United Parcel Service Inc.’s CEO keeps his eye on the future, and he anticipates big changes in what now are called “emerging markets.”

“You can think about it as a challenge, or you can think about it as a concern or you can embrace it as an opportunity, which is what we think we have to do,” David Abney, UPS’ top executive, told a Kiwanis Club of Atlanta luncheon on Tuesday.

He predicted that by 2020 “almost half of the world’s consumption is going to occur in these emerging markets.”

“That’s not very far away,” he added.

By 2030, he said, three fourths of the increase in the world’s gross national product will be taking place in the developing countries leaving only 25 percent of the growth in the developed world.

Yet he seemed confident that his company would be ready for these developments as it has overcome other challenges in its 108 year history.

Founded in 1907, UPS began as a messenger company, but with the proliferation of the telephone had to reinvent itself by acquiring a fleet of trucks to become a package delivery firm.

As the U.S. middle class began to acquire automobiles and regional shopping centers emerged, once again it had to change by committing to ground delivery service throughout the country and then adding air service.

The next step was to go international first entering Canada and then Germany.

“We learned quickly that just because it works in the U.S., it doesn’t mean it works in the rest of the world,” he said.

Having begun his career with UPS in Greenwood, Miss., as an 18-year-old freshman in college and eventually undergoing the cultural shock of being sent to “Jersey City,” he suggested that part of the company’s success where it now does business in 220 countries and territories mirrors his own.

“We’ve had to adapt and grow and take people out of their comfort zones,” he said.

The development of UPS’ supply chain business enabled the company to wrap itself around the world. It also has been specializing in the delivery of health care products to the extent that it has 50 buildings dedicated to health care logistics covering 5-milliion-square feet.

Meanwhile, service remains a key ingredient.

As an example, he said that a small package containing only a $2 rivet has to be taken seriously since it belongs to a $1 million engine, which in turn is responsible for enabling a plane to fly. “That $30 million aircraft is not going to move until it gets that $2 rivet,” he added.

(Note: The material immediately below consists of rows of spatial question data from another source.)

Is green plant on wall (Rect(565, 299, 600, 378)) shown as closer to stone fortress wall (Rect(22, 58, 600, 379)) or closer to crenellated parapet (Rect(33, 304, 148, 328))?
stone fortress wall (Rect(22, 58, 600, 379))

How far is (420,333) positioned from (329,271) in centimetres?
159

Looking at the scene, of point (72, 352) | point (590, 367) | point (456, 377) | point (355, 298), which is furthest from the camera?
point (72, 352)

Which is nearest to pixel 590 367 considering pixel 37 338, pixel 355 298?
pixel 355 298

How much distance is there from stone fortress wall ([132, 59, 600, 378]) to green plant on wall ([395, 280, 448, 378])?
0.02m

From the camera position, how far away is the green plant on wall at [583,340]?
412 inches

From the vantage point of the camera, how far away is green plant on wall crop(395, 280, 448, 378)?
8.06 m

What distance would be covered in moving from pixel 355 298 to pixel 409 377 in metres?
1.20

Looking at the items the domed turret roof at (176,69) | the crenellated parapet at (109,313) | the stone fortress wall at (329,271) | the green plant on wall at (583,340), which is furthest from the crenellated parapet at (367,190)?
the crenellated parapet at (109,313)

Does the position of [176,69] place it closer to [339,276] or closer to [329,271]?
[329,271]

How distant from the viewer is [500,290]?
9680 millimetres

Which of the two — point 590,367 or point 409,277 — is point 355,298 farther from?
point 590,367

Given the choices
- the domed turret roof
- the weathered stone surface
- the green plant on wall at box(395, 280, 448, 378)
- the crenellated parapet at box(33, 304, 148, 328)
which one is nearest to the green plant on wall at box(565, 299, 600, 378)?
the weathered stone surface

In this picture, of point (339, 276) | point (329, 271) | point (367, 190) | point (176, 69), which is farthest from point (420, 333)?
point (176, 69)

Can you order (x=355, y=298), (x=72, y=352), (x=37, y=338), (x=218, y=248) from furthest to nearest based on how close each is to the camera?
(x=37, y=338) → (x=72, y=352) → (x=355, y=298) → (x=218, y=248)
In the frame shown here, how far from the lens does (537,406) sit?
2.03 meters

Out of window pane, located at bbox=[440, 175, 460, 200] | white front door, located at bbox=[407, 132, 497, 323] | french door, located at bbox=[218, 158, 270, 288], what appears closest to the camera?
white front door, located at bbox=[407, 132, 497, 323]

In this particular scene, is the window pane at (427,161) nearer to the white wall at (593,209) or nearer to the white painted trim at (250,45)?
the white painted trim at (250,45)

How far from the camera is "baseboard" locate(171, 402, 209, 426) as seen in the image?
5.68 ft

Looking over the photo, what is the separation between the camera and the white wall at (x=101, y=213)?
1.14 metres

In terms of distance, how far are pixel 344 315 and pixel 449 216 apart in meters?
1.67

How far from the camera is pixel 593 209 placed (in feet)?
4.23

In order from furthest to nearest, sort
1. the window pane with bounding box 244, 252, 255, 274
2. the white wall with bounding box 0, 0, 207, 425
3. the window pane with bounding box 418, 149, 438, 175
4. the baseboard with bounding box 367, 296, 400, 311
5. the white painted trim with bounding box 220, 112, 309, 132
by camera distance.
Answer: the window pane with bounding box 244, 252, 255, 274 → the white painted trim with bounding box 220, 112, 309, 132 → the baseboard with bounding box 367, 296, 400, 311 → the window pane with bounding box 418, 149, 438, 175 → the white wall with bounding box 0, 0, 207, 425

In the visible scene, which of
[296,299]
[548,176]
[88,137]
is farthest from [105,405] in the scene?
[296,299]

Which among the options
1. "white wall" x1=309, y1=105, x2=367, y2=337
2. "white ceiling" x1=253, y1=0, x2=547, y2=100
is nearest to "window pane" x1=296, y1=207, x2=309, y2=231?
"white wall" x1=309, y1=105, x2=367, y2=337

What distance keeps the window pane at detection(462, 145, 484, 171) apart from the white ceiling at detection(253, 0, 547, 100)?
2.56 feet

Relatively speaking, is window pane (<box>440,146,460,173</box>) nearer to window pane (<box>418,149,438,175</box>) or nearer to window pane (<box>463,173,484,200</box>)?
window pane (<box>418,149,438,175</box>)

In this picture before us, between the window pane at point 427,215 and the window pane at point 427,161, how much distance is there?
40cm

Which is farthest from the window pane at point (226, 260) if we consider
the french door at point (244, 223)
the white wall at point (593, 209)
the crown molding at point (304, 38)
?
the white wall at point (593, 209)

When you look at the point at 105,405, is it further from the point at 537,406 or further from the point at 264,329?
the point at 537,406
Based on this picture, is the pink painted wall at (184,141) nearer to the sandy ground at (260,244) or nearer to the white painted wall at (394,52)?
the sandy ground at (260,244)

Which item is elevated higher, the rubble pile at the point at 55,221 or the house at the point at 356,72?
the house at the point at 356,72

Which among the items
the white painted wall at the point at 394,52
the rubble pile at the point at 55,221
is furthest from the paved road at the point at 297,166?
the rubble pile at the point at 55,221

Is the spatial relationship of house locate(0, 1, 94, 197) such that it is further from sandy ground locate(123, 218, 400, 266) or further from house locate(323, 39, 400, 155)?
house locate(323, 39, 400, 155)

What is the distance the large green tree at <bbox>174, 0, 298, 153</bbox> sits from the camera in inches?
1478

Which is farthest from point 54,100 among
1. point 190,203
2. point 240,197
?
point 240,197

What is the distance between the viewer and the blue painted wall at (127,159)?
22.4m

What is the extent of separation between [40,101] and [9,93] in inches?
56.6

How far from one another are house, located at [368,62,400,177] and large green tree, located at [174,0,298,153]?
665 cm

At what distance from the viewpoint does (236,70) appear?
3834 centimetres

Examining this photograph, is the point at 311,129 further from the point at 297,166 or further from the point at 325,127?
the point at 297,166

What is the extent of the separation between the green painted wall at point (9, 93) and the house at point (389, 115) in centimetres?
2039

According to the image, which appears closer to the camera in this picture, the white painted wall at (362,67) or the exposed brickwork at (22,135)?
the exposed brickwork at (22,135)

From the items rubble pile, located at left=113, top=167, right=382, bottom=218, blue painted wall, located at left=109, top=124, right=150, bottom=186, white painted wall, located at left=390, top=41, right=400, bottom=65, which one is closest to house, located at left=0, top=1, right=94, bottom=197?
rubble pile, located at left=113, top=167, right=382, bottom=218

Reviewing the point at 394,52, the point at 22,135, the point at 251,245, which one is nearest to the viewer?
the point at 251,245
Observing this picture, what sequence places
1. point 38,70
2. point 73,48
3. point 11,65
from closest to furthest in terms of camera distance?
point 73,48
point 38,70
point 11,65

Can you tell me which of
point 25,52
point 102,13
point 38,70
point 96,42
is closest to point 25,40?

And as the company’s focus on delivering medicines and other health care products increases, packages are no longer considered as simply packages, but rather as “patients.”

Given the nature of UPS’ businesses, Mr. Abney has been on the front lines in Congress battling away in favor of free trade legislation.

He spoke of his satisfaction that the Trade Promotion Authority passed, enabling the government to continue its negotiations on behalf of the Trans-Pacific Partnership and the Transatlantic Trade and Investment Partnership.

In addition, he repeated several times his support for the Trade Facilitation Agreement, which contains provisions to ease the movement, release and clearance of goods and sets out measures for effective cooperation between customs and other authorities.

Should this agreement be widely adopted, he said citing a study by the Peterson Institute for International Economics in Washington, 21 million new jobs would be created with 18 million of those located in emerging markets.

In response to a question, he criticized the 35 percent corporate rate that the company pays annually while competitors abroad are faced with taxes often amounting to 10 percent less.

When asked if UPS handled operations in Rwanda, Mr. Abney said that in such emerging markets the company starts working with agents to develop relationships with local firms and make available its global services..

Once those relationships solidified, they then seek out joint ventures where UPS retains a certain amount of control. Finally if there is enough opportunity, UPS will set up its own operations on the ground.

Switching gears, he also cited the enormous challenges faced in the emerging countries and quoted George Bernard Shaw’s dictum that “Poverty is the greatest of evils and the worst of crimes.”

“There are 160 million malnourished children under the age of five,” he said. “According to UNICEF, 22,000 die each day from starvation or other health issues.”

A video about the nonprofit Heart for Africa’s work with the large orphan population in Swaziland was shown as an example of the projects that UPS supports.

UPS moved to Sandy Springs from Greenwich, Conn., in 1991. Last year it had revenues of $58.2 billion.

Mr. Abney received the club’s annual international award.

Phil Bolton is the founder and publisher emeritus of Global Atlanta.